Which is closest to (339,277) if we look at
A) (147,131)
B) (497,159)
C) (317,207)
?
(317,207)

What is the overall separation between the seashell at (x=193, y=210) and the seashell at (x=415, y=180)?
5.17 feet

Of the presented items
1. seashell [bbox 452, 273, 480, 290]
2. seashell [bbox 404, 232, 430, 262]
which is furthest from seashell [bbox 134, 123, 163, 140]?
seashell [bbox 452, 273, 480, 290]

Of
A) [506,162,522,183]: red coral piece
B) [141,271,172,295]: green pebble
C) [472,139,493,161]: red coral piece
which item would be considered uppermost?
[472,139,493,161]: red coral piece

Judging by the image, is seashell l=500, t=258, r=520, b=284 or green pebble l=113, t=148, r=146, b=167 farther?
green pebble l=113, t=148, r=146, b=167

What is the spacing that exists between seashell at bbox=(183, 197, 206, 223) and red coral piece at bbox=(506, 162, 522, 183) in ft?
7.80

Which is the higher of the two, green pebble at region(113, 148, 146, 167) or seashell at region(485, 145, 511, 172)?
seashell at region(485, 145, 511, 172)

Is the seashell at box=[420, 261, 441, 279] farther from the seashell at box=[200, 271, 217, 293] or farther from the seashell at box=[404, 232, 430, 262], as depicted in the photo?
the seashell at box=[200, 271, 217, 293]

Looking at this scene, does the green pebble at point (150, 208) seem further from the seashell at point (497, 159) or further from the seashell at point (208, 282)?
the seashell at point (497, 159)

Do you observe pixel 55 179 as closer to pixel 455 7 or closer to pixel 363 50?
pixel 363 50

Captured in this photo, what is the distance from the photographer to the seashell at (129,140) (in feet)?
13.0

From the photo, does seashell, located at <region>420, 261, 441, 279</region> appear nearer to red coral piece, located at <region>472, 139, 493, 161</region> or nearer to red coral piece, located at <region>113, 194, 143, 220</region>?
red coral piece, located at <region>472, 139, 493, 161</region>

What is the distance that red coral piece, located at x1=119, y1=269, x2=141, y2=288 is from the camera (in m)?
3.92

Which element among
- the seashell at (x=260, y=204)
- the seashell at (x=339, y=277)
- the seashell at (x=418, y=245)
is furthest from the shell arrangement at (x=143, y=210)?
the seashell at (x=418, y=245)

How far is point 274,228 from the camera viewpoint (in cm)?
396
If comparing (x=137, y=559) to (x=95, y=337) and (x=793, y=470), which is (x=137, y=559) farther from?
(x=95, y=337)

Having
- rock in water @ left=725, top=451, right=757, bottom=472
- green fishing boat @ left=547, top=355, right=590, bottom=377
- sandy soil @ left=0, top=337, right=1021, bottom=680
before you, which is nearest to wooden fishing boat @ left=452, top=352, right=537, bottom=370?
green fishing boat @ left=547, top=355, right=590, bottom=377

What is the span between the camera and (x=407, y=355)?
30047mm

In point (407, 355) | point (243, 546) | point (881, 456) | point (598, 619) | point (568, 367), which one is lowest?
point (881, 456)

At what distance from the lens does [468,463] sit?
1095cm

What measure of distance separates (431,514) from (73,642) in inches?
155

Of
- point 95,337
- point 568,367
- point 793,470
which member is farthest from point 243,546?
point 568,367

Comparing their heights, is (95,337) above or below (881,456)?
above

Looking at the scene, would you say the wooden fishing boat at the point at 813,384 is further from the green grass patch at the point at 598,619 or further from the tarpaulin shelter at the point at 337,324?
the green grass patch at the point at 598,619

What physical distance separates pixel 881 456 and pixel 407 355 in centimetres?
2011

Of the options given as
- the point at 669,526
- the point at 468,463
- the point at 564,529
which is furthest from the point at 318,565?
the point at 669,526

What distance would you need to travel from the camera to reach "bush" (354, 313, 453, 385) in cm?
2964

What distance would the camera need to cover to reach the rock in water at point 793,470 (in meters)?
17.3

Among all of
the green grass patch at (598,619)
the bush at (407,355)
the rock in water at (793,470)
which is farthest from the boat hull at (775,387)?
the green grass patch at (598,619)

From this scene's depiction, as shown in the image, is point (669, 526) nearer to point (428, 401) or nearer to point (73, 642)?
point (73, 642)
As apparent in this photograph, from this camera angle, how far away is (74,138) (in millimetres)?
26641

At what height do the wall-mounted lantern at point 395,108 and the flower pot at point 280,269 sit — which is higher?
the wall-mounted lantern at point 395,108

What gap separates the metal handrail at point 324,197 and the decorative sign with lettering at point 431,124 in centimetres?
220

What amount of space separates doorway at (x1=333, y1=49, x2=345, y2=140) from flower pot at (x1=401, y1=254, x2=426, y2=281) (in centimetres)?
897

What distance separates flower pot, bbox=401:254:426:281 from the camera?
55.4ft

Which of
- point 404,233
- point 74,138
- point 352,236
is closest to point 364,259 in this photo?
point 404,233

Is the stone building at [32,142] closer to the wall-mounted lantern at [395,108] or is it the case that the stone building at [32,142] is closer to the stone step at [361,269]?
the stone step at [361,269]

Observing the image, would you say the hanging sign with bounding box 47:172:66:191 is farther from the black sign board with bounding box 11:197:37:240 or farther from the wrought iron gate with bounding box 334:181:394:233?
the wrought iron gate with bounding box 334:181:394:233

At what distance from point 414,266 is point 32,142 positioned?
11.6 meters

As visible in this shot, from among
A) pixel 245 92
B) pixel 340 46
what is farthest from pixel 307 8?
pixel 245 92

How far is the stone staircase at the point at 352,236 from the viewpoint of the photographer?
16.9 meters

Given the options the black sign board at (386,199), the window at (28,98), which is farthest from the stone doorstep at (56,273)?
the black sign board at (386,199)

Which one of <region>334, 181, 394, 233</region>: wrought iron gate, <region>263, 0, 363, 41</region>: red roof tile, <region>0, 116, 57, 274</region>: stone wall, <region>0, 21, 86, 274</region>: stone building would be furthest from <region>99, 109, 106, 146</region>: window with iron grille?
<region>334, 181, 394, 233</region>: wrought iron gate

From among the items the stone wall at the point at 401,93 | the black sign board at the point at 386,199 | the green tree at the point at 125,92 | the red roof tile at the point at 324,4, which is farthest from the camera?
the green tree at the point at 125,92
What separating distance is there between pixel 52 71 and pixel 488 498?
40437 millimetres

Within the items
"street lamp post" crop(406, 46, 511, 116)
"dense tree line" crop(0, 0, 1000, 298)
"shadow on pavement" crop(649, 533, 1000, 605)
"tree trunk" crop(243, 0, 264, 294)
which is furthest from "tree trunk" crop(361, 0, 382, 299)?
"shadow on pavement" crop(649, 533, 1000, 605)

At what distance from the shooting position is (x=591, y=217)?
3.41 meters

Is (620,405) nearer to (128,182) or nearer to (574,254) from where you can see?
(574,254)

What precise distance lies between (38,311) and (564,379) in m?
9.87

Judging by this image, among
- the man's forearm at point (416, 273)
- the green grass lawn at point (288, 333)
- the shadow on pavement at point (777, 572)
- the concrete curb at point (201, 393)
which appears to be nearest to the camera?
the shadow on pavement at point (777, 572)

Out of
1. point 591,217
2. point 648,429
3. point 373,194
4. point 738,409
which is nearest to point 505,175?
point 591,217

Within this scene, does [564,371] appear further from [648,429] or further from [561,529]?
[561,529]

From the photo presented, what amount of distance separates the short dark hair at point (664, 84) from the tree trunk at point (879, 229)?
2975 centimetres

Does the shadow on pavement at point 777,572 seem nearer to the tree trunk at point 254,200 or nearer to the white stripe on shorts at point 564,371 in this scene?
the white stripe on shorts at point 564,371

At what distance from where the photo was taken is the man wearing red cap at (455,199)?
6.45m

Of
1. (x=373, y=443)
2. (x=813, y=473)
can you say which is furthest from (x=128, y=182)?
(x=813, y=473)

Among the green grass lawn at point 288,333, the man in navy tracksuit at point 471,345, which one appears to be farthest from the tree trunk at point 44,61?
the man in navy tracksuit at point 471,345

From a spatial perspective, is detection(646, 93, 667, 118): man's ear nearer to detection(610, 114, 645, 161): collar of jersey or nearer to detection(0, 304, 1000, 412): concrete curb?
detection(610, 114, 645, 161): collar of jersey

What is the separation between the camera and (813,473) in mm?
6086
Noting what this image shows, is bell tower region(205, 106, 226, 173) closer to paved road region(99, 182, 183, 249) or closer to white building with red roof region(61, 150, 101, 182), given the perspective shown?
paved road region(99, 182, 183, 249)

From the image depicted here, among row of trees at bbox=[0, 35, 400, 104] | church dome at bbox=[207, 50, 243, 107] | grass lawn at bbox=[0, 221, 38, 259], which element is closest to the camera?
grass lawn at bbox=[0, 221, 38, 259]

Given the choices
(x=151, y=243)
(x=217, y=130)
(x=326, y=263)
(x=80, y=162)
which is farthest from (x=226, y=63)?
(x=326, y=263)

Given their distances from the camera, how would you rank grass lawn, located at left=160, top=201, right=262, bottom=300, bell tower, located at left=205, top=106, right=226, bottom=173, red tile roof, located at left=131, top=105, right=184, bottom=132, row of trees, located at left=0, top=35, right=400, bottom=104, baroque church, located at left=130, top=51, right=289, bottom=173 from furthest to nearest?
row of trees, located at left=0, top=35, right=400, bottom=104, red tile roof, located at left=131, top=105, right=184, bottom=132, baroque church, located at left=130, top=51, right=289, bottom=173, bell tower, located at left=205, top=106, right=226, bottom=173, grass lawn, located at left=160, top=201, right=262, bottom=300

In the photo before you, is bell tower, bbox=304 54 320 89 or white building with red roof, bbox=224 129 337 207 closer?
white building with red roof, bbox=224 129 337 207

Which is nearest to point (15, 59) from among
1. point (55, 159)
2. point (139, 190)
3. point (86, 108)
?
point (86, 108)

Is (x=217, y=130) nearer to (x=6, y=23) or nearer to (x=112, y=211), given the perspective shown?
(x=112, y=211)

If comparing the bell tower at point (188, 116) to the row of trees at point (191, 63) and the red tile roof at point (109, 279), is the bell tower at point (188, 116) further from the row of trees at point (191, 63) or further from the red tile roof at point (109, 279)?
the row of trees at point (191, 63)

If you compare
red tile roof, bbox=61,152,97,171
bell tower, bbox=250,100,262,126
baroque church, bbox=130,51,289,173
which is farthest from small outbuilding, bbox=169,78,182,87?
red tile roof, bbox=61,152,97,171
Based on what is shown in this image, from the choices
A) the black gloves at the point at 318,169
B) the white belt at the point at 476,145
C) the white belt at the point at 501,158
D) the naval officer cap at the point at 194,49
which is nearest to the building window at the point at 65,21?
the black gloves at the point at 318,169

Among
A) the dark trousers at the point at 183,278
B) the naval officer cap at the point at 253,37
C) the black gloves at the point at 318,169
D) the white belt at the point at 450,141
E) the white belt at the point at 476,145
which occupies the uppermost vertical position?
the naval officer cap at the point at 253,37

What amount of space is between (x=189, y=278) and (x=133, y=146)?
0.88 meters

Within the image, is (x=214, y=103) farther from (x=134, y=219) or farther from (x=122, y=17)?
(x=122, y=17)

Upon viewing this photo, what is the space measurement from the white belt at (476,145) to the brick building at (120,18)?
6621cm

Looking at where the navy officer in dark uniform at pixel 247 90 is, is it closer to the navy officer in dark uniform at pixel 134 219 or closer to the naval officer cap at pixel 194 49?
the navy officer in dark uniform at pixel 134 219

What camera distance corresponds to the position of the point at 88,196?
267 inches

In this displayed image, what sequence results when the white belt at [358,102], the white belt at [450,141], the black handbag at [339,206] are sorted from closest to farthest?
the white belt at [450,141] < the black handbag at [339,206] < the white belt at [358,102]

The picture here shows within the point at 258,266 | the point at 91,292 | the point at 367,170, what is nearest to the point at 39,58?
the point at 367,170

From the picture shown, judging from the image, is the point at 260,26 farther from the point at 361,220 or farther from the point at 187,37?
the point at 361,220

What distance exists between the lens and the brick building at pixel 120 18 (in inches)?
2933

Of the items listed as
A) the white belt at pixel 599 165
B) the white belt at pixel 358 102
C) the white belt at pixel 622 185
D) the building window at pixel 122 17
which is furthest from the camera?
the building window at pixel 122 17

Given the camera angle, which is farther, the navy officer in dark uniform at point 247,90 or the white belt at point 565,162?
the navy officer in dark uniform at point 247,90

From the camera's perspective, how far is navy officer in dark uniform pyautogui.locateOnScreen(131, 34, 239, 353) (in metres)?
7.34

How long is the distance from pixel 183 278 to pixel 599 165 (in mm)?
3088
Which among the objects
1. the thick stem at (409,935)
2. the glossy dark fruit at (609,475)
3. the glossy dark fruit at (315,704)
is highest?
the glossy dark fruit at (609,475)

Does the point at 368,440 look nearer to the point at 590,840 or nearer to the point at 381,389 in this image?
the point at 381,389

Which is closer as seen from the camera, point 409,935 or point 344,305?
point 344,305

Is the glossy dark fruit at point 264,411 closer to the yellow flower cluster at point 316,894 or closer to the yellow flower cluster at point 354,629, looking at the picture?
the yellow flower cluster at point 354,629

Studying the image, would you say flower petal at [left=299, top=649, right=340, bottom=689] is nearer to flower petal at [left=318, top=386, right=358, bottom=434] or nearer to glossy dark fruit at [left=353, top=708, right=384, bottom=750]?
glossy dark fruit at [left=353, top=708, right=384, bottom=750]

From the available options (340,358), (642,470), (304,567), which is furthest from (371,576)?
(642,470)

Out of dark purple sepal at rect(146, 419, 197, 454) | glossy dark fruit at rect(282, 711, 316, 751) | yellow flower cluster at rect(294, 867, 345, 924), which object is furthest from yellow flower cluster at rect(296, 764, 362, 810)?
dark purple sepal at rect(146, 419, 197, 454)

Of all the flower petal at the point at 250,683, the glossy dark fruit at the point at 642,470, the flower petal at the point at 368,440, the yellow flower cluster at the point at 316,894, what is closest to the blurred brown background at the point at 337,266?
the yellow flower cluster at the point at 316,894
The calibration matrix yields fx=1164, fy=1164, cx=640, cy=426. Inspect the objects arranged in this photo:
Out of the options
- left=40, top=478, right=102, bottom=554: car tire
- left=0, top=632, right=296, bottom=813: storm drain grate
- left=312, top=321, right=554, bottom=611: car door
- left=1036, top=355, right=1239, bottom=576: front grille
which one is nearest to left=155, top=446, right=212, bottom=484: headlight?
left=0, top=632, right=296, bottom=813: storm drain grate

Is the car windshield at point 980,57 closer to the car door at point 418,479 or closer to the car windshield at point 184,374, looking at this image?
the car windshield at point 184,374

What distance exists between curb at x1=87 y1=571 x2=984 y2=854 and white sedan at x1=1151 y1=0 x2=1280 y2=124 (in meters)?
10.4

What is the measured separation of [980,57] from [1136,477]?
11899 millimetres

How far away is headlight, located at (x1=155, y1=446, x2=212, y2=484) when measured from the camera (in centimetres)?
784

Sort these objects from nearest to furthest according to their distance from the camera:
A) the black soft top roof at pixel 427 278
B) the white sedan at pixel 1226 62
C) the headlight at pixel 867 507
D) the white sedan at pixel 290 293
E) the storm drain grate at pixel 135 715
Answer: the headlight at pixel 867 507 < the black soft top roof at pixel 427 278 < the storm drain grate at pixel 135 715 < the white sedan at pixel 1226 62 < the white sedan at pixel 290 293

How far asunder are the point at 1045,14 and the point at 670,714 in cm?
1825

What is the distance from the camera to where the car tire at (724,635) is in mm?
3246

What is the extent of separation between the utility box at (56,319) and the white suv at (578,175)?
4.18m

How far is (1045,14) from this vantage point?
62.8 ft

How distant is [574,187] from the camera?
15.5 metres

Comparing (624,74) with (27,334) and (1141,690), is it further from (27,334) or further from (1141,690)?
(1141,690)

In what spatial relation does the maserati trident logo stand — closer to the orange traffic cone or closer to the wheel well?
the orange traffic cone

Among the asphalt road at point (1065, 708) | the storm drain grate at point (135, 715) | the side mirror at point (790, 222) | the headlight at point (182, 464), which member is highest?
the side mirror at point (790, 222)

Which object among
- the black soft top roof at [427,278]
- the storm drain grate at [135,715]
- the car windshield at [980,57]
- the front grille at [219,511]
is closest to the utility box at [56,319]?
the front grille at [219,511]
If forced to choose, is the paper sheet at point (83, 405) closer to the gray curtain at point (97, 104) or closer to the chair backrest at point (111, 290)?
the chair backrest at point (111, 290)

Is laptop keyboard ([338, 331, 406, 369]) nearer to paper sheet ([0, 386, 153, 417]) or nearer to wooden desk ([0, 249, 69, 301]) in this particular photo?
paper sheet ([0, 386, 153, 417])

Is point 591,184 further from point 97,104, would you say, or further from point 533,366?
------------
Exercise brief:
Pull out every line in the entries above that contains the string "trees", with case counting toward a match.

Solution for this exercise:
From the image depicted here, among row of trees at bbox=[0, 35, 400, 104] | church dome at bbox=[207, 50, 243, 107] | grass lawn at bbox=[0, 221, 38, 259], which element is closest to the camera?
Given their distances from the camera, how would you rank grass lawn, located at left=160, top=201, right=262, bottom=300, bell tower, located at left=205, top=106, right=226, bottom=173, red tile roof, located at left=131, top=105, right=184, bottom=132, row of trees, located at left=0, top=35, right=400, bottom=104, baroque church, located at left=130, top=51, right=289, bottom=173 from furthest to nearest?
row of trees, located at left=0, top=35, right=400, bottom=104, red tile roof, located at left=131, top=105, right=184, bottom=132, baroque church, located at left=130, top=51, right=289, bottom=173, bell tower, located at left=205, top=106, right=226, bottom=173, grass lawn, located at left=160, top=201, right=262, bottom=300
If comparing the bell tower at point (188, 116) to the row of trees at point (191, 63) and the red tile roof at point (109, 279), is the bell tower at point (188, 116) further from the row of trees at point (191, 63) or further from the red tile roof at point (109, 279)?
the row of trees at point (191, 63)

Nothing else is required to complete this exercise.